Pietro GiovanniniOriginariamente pubblicato nel marzo 2006

Questa la traduzione di “Walk the line”, celebre hit di Johnny Cash ed ora anche un film biografico sul più grande cantante country americano.

In realtà Cash non è stato solo un “cantante country”: la sua musica, lo stile, la voce, il modo di scrivere hanno influenzato intere generazioni di musicisti.
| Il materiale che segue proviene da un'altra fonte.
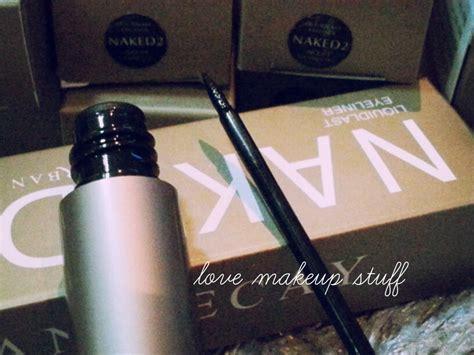 Macam Eyeshadow Viva lipstik merah yana aku susunatur rumah beg makeup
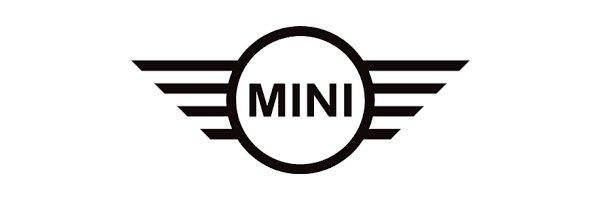 Mini R55 / R56 / R57, Baujahr 2006 - 2013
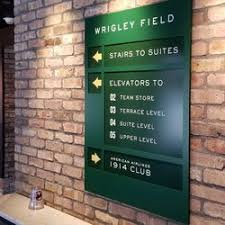 A Tour Of The New Wrigley Field 1914 Club Bleed Cubbie Blue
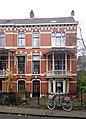 Zwolle RM Ter Pelkwijkstraat 5.jpg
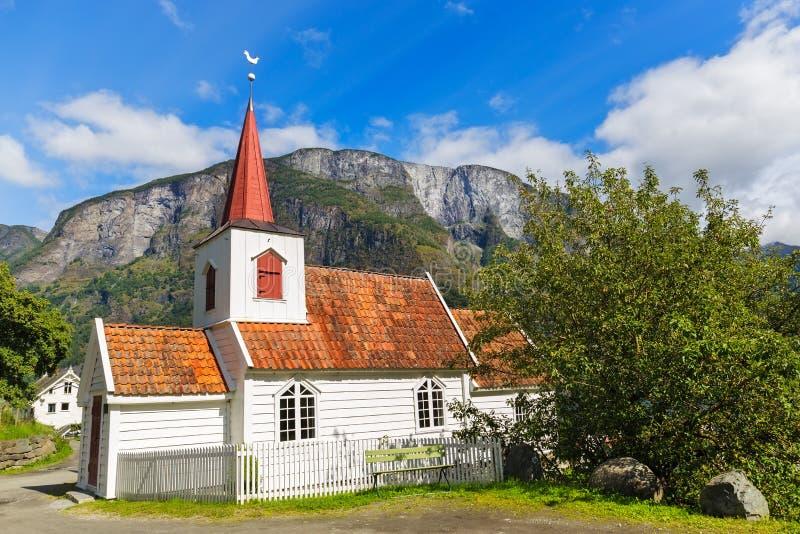 Churchl della doga di Undredal, Norvegia fotografie stock libere da diritti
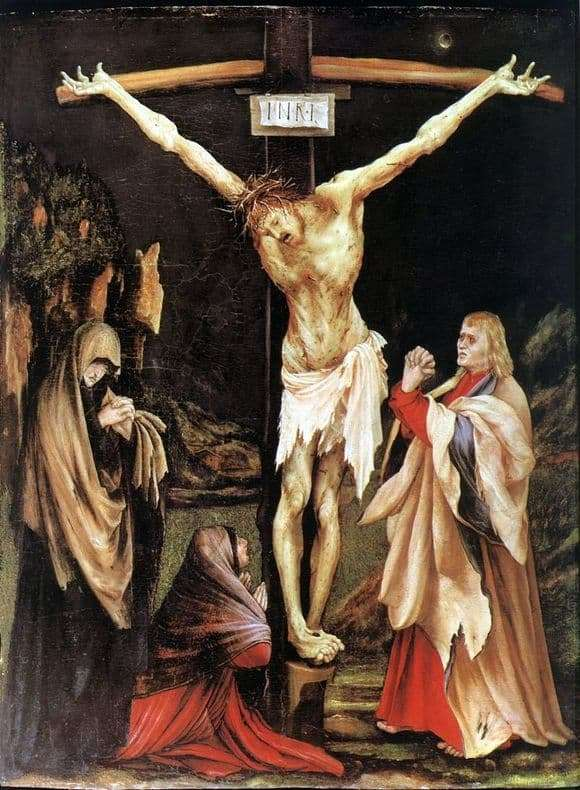 Description of the painting by Mathias Grünewald Crucifixion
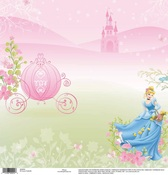 Cinderella Paper - Disney Paper - EK Success
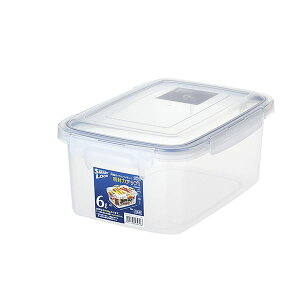 【送料無料】(まとめ) 保存容器/ロック式ジャンボケース 【6L】 銀イオン(AG+)配合 抗菌仕様 日本製 キッチン用品 【×28個セット】
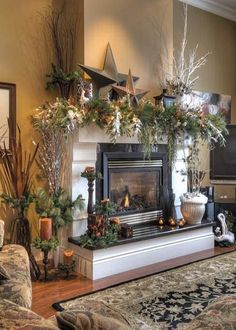 beautiful rustic Christmas mantel decoration idea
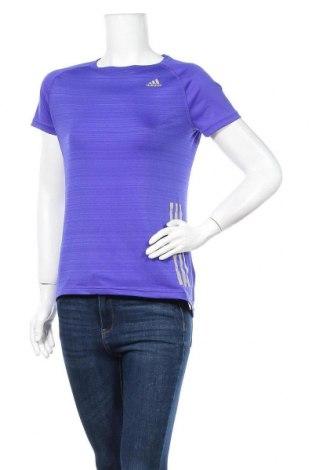 Γυναικείο t-shirt Adidas, Μέγεθος M, Χρώμα Βιολετί, Τιμή 11,82€
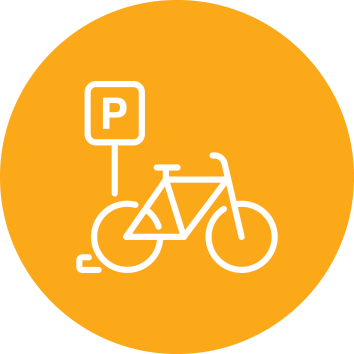 Central City Bike Hub Icon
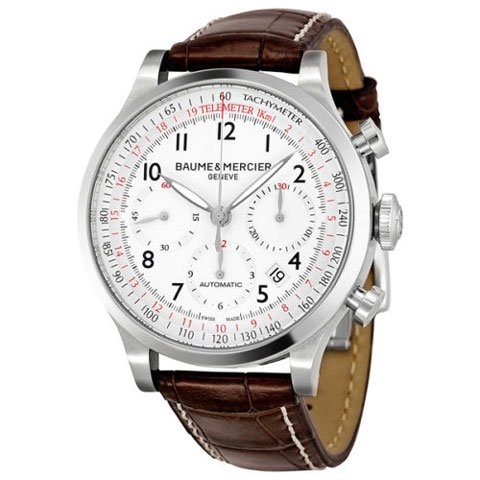ボーム&メルシエ 腕時計 ケープランド M0A10082 ホワイト×ブラウン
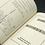 Thumbnail: John Lennon A Spaniard in the Works Book
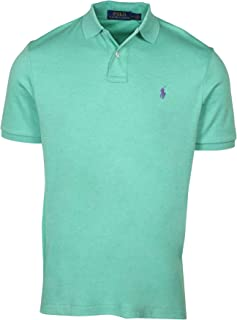 Mens Interlock Polo Shirt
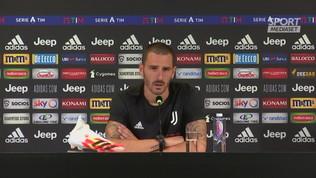"""Bonucci: """"Fatta la storia del calcio italiano e mondiale"""""""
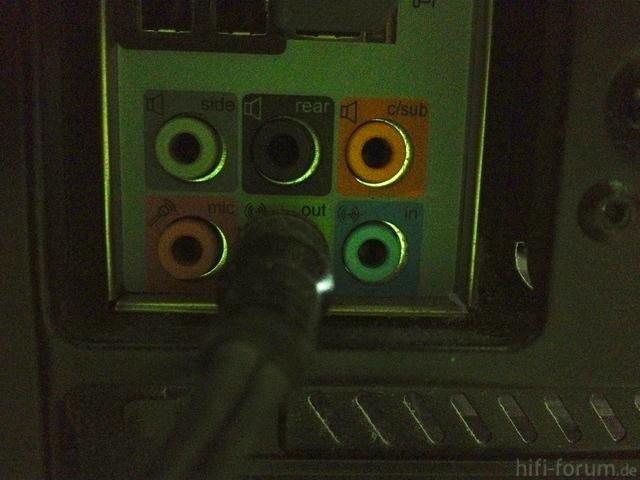 Soundcard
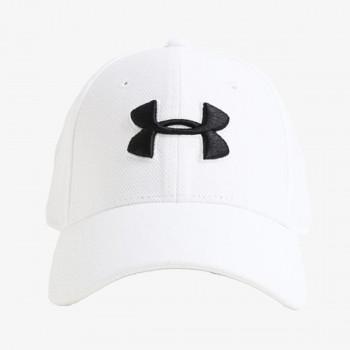 UNDER ARMOUR KACKET-MEN'S BLITZING 3.0 CAP
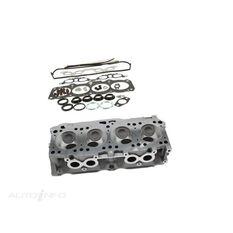 ENGINE - CYLINDER HEAD KITS KIT CONTAINS VRS, HEAD GASKET AND HEAD BOLT SET FE-F8, , scaau_hi-res
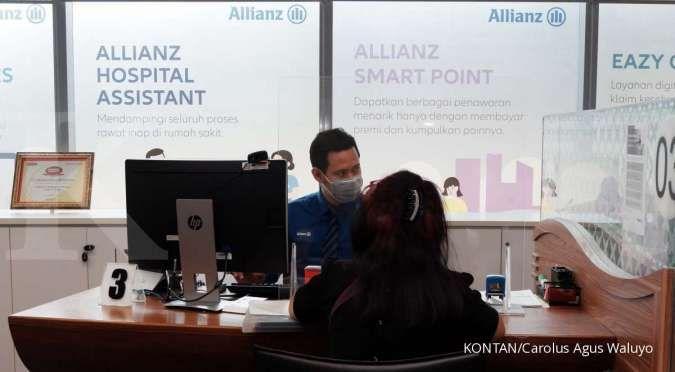 Asuransi optimalkan pemasaran secara digital saat pandemi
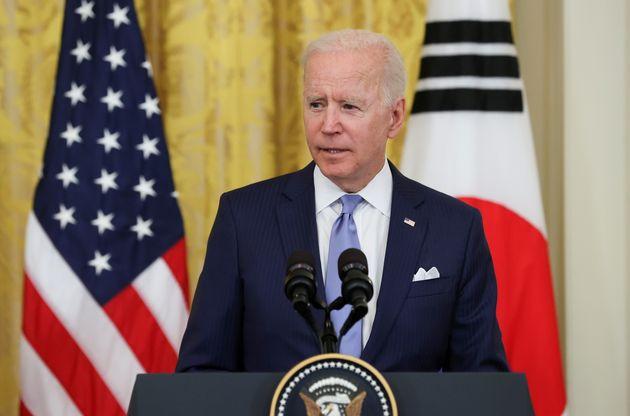 Joe Biden, ici à la Maison Blanche à Washington aux États-Unis, le 21 mai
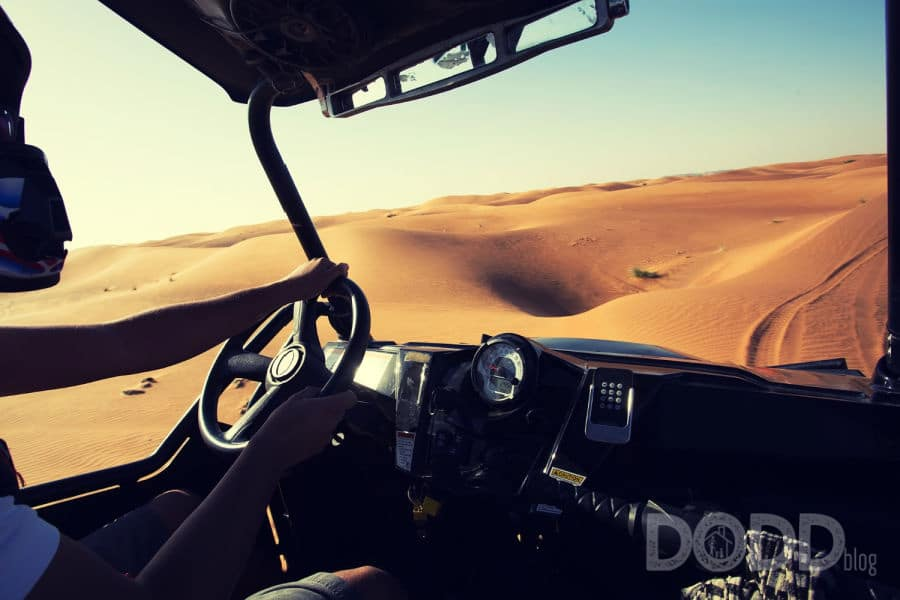 The Best UTV Trails and Campsites for Your Family Vacation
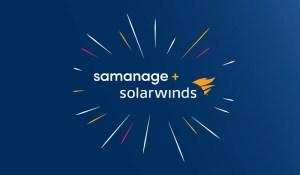 Un autre scandale d'espionnage de Mega Group ? Samanage, sabotage et piratage de SolarWinds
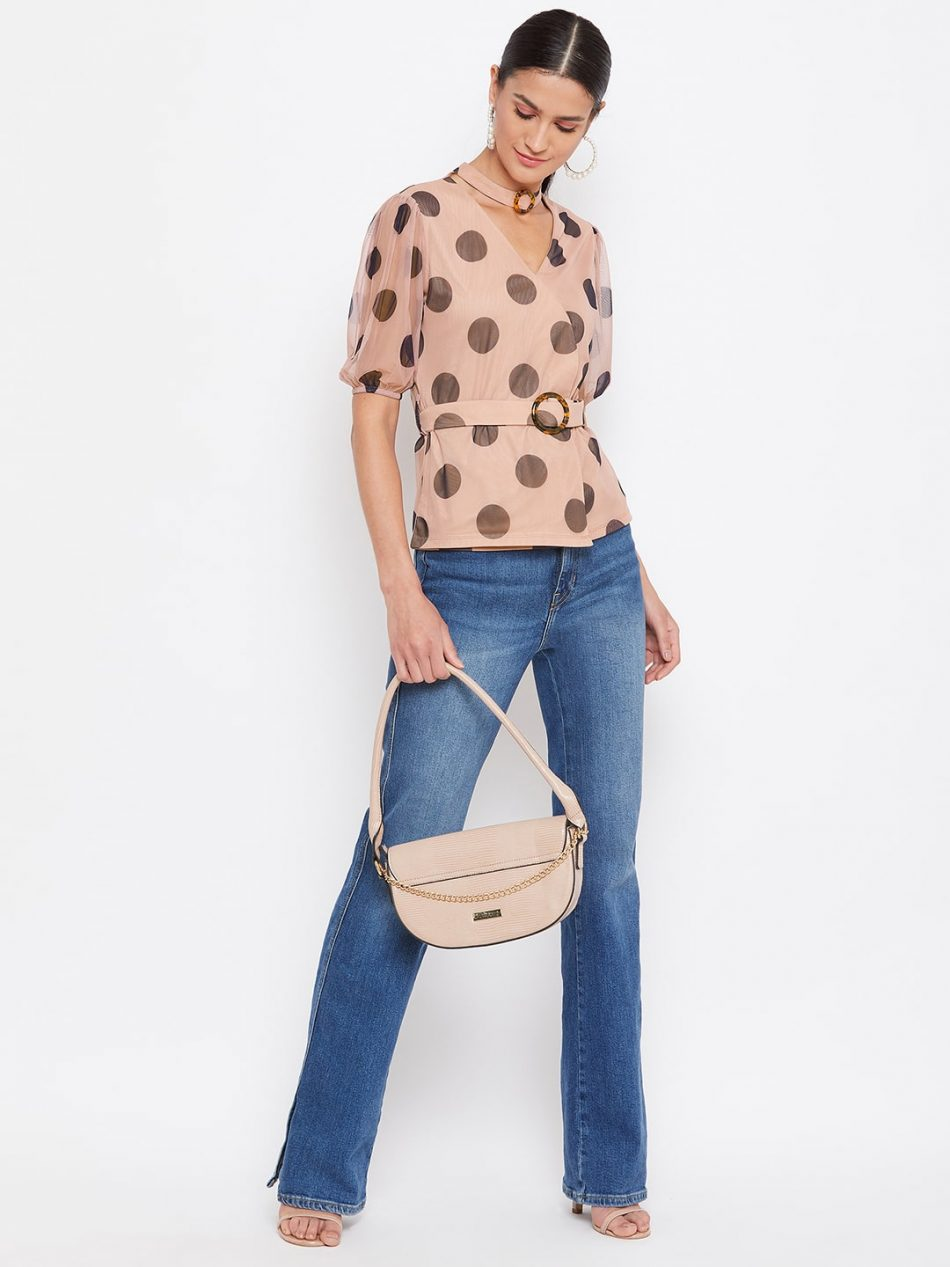 Buy TAN Color Choker Neck Polka Top With Rings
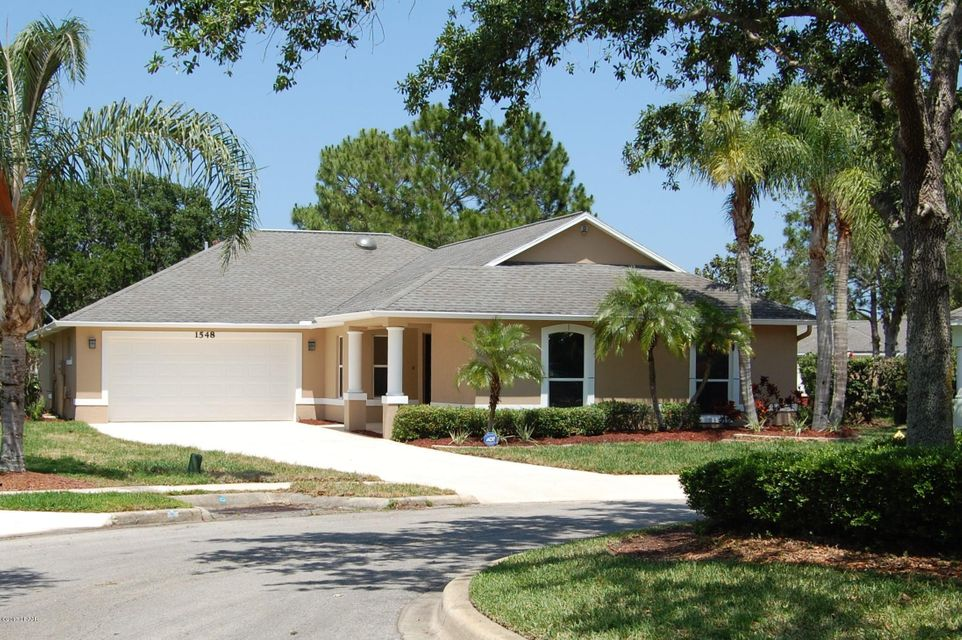 Single Family for sale in Town Park, Port Orange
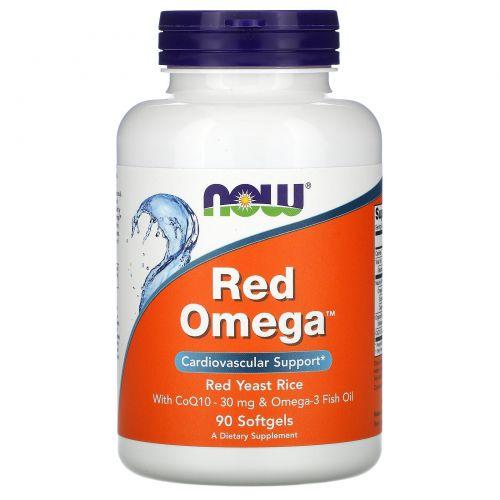 Now Foods, Red Omega, Красный ферментированный рис, с CoQ10, 90 капсул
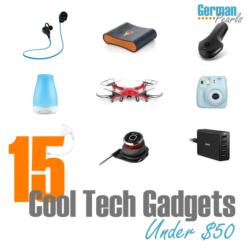 15 Cool Tech Gadgets Under $50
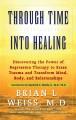 Go to record Through time into healing
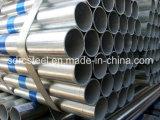 Tubo de acero galvanizado de la INMERSIÓN caliente para los materiales de construcción
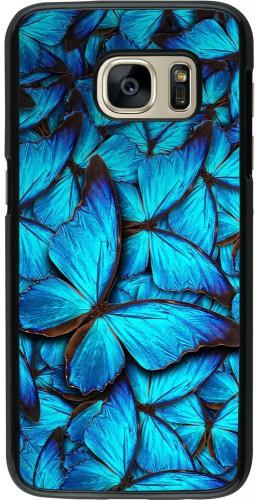 Coque Galaxy S7 - Papillon bleu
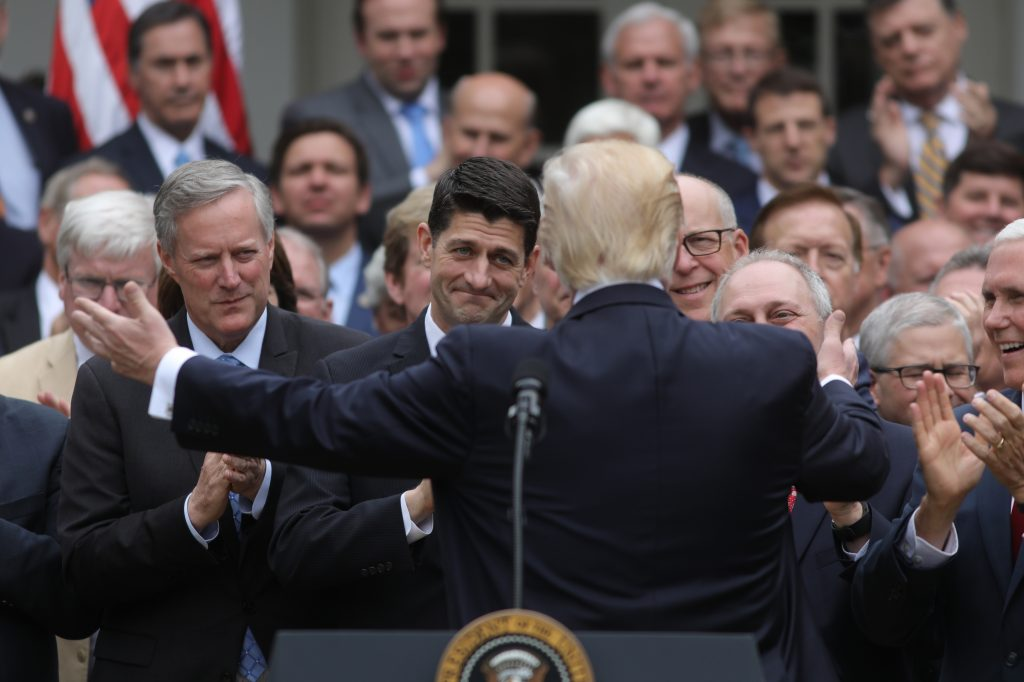 Winners and Losers from the GOP's Health-Care Bill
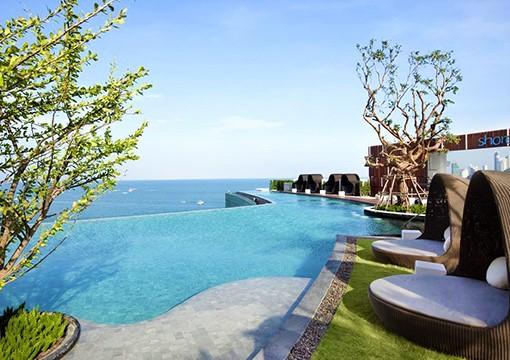 Gay Friendly Hotel Hilton Pattaya Pattaya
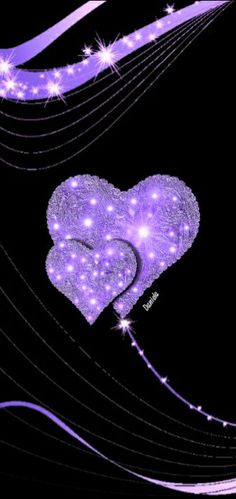 Pearl Necklace, Hearts, Wallpapers, Celestial, Jewelry, Lilac, Wallpaper Backgrounds, String Of Pearls, Jewlery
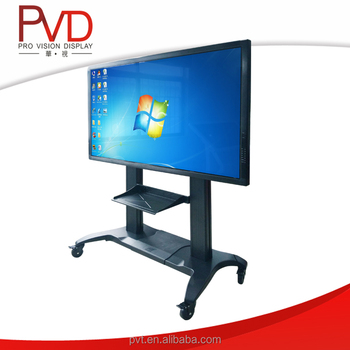 65 Inch Interactive Whiteboard For Education Conference Room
Ma nei cervelli che ragionano solo in binario (bianco-nero, buono-cattivo, destra-sinistra) Cash era il Country, cioè l’alfiere di quella provincia profonda che spesso era anche la più reazionaria, quella che aveva votato Nixon e che era anche un po’ razzista e sicuramente maschilista… quindi Cash era “un impresentabile” nei circoli liberal di New York come nelle comunità hippy di San Francisco… 

Eppure un giorno, proprio l’eroe di quella Generazione chiamò Cash, dicendosi onorato che proprio lui avesse cantato un suo pezzo e volle duettare con la voce più bella d’America: la canzone era Girl from the north country, l’eroe era Bob Dylan. Dylan scandalizzò così i benpensanti della left wing almeno quanto Cash fece inorridire la destra per essersi unito a “quella specie di comunista”.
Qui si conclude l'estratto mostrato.